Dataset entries
start

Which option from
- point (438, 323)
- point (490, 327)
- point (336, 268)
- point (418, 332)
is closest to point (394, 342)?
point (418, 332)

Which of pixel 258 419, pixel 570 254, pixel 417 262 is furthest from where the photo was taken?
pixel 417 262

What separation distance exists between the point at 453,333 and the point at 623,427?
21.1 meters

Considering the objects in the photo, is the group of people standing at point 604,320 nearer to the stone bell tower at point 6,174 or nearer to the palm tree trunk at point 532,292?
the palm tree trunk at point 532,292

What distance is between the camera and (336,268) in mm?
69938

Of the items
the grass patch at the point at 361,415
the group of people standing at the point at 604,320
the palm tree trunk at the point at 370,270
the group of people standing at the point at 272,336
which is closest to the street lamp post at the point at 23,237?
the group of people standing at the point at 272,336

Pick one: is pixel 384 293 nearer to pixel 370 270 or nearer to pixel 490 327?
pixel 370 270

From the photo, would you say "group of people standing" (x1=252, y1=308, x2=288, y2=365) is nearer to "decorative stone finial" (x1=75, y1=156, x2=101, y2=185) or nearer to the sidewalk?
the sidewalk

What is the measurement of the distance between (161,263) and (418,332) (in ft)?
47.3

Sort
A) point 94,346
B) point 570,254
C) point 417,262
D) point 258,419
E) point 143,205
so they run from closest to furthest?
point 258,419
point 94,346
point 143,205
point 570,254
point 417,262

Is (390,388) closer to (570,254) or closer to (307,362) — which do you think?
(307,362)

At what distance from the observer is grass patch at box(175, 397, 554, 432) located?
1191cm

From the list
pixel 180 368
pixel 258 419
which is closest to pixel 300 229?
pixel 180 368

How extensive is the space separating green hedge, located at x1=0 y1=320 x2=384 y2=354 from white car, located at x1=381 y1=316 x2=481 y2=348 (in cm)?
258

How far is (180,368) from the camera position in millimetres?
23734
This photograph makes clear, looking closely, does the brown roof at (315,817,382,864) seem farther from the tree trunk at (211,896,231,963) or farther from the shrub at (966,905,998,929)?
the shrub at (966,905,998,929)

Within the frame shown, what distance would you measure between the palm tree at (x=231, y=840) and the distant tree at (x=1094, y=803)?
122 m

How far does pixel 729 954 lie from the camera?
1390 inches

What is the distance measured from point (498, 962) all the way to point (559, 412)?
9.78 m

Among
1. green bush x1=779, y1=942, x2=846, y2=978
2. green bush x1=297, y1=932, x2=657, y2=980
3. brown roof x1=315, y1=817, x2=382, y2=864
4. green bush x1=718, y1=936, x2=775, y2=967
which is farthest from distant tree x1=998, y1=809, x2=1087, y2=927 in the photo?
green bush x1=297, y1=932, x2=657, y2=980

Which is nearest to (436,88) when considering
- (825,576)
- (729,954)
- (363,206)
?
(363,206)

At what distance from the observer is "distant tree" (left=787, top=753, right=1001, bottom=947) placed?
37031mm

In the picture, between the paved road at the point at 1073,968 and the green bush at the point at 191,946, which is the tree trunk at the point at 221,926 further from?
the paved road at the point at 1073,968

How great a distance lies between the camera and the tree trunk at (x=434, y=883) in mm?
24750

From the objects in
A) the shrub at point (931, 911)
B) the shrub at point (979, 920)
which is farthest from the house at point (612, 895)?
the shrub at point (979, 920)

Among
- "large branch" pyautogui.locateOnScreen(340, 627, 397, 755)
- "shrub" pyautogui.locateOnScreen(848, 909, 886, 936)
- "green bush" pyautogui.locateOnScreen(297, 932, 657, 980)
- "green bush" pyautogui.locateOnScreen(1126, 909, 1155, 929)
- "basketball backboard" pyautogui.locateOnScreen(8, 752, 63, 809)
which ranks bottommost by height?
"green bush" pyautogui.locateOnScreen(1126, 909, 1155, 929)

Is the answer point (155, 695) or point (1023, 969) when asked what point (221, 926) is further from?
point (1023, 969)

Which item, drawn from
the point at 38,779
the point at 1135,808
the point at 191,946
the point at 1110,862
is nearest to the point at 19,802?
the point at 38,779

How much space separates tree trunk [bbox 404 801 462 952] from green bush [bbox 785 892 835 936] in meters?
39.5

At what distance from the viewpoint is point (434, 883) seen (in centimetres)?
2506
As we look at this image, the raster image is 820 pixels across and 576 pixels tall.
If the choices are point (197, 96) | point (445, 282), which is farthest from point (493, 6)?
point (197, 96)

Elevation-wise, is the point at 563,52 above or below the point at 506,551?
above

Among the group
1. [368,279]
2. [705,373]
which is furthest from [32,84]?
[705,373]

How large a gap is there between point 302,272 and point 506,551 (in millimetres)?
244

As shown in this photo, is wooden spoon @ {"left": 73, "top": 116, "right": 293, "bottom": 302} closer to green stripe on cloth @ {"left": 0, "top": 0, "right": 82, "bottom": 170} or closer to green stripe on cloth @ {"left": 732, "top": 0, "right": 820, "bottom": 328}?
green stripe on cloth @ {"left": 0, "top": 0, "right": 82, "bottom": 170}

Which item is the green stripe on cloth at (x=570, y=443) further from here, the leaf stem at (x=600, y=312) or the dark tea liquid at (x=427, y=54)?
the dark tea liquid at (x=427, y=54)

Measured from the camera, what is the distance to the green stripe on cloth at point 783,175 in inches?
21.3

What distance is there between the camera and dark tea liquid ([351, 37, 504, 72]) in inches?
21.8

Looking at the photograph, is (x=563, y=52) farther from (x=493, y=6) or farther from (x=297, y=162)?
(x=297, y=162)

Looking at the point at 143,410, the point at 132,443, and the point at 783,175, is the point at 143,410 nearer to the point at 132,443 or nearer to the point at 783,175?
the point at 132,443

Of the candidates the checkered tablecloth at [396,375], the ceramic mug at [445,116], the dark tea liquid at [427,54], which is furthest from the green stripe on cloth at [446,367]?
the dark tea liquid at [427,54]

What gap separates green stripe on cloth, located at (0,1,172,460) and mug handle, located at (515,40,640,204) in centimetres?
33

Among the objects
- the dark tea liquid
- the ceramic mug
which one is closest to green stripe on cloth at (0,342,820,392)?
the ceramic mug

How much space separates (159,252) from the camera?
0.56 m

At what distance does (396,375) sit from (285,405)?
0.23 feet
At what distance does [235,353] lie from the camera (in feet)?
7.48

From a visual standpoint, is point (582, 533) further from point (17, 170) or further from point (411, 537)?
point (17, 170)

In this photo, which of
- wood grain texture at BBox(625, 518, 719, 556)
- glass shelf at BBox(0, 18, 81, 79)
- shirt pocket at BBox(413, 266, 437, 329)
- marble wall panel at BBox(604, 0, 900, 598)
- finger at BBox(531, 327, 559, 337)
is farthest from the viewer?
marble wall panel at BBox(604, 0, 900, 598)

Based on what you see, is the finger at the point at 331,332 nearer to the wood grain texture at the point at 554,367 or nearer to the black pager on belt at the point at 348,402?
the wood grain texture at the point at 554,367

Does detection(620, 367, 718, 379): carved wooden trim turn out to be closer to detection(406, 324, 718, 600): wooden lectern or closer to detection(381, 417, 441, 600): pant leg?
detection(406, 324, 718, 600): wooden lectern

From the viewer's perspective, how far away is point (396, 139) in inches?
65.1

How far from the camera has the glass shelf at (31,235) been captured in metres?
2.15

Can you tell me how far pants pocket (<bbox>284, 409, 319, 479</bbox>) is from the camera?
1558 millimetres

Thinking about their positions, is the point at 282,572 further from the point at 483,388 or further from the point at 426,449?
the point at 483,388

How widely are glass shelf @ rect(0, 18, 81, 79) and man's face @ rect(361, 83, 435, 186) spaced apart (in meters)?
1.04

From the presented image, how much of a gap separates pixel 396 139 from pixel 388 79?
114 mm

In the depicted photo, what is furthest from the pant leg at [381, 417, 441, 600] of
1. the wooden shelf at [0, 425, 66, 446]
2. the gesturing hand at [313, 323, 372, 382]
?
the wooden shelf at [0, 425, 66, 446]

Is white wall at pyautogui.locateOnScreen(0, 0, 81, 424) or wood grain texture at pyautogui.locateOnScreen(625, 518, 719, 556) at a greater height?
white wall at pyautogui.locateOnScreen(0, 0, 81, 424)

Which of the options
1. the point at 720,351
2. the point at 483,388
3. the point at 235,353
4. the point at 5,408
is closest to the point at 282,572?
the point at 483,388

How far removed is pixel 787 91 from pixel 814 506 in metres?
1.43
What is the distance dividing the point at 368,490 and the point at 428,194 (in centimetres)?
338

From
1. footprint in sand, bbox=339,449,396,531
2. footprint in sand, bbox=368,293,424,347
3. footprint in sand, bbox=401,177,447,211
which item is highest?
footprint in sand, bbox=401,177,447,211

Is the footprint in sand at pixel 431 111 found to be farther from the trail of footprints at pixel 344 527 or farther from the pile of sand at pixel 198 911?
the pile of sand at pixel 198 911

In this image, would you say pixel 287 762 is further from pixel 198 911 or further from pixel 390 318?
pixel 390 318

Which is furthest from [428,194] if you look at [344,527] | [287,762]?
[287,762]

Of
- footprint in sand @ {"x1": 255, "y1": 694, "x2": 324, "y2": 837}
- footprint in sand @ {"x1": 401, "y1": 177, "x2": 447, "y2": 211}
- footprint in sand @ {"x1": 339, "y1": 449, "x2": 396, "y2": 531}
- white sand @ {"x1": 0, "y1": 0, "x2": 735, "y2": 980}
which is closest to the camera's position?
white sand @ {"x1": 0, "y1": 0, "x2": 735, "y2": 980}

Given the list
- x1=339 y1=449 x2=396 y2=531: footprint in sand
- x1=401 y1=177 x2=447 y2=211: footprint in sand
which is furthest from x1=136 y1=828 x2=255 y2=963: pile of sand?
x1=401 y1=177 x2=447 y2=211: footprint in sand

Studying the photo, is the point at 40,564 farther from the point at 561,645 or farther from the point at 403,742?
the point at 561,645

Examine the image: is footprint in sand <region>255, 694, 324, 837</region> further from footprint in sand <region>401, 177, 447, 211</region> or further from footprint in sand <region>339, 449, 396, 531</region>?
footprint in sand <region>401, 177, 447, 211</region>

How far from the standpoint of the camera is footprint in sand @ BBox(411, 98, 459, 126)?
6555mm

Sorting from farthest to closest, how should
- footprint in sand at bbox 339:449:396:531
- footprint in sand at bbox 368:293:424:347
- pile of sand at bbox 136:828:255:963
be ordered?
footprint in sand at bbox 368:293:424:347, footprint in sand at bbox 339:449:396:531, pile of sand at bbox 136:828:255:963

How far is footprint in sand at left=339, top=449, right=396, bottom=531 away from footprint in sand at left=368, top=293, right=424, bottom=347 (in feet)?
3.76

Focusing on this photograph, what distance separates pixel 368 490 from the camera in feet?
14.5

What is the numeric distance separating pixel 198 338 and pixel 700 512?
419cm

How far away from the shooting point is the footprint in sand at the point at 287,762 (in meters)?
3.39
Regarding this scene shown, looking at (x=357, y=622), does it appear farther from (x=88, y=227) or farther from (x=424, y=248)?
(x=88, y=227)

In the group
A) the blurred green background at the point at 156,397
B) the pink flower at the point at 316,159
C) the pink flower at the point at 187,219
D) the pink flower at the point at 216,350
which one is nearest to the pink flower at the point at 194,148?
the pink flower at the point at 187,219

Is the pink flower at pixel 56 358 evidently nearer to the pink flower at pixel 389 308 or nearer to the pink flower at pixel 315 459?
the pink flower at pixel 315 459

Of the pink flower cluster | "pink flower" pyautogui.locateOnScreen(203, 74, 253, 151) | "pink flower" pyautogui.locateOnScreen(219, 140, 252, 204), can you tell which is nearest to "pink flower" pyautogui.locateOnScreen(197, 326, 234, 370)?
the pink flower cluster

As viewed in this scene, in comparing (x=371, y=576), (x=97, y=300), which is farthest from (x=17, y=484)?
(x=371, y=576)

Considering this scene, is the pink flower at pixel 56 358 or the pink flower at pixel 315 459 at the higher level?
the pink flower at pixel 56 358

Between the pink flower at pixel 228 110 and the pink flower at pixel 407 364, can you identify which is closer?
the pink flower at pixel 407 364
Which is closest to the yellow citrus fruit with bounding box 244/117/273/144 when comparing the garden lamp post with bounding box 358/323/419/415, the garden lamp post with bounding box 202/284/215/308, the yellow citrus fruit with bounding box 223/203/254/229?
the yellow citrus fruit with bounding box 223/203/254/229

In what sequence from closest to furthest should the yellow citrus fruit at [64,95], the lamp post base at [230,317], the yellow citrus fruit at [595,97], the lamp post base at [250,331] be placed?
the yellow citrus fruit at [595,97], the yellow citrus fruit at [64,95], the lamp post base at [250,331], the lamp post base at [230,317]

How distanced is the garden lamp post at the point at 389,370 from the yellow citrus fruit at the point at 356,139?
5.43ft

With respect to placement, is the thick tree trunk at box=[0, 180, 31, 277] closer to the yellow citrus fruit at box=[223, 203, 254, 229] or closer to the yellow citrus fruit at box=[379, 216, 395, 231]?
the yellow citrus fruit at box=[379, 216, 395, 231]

end

_TASK BRIEF:_ Rewrite the material from its first line through the line containing "21.1 meters" as a numbered list, leaving out any blank lines.

_TASK OUTPUT:_
1. Which option from
2. - point (438, 323)
3. - point (490, 327)
4. - point (336, 268)
5. - point (418, 332)
6. is closest to point (394, 342)?
7. point (418, 332)
8. Which of pixel 258 419, pixel 570 254, pixel 417 262 is furthest from where the photo was taken?
9. pixel 417 262
10. What separation distance exists between the point at 453,333 and the point at 623,427?
11. 21.1 meters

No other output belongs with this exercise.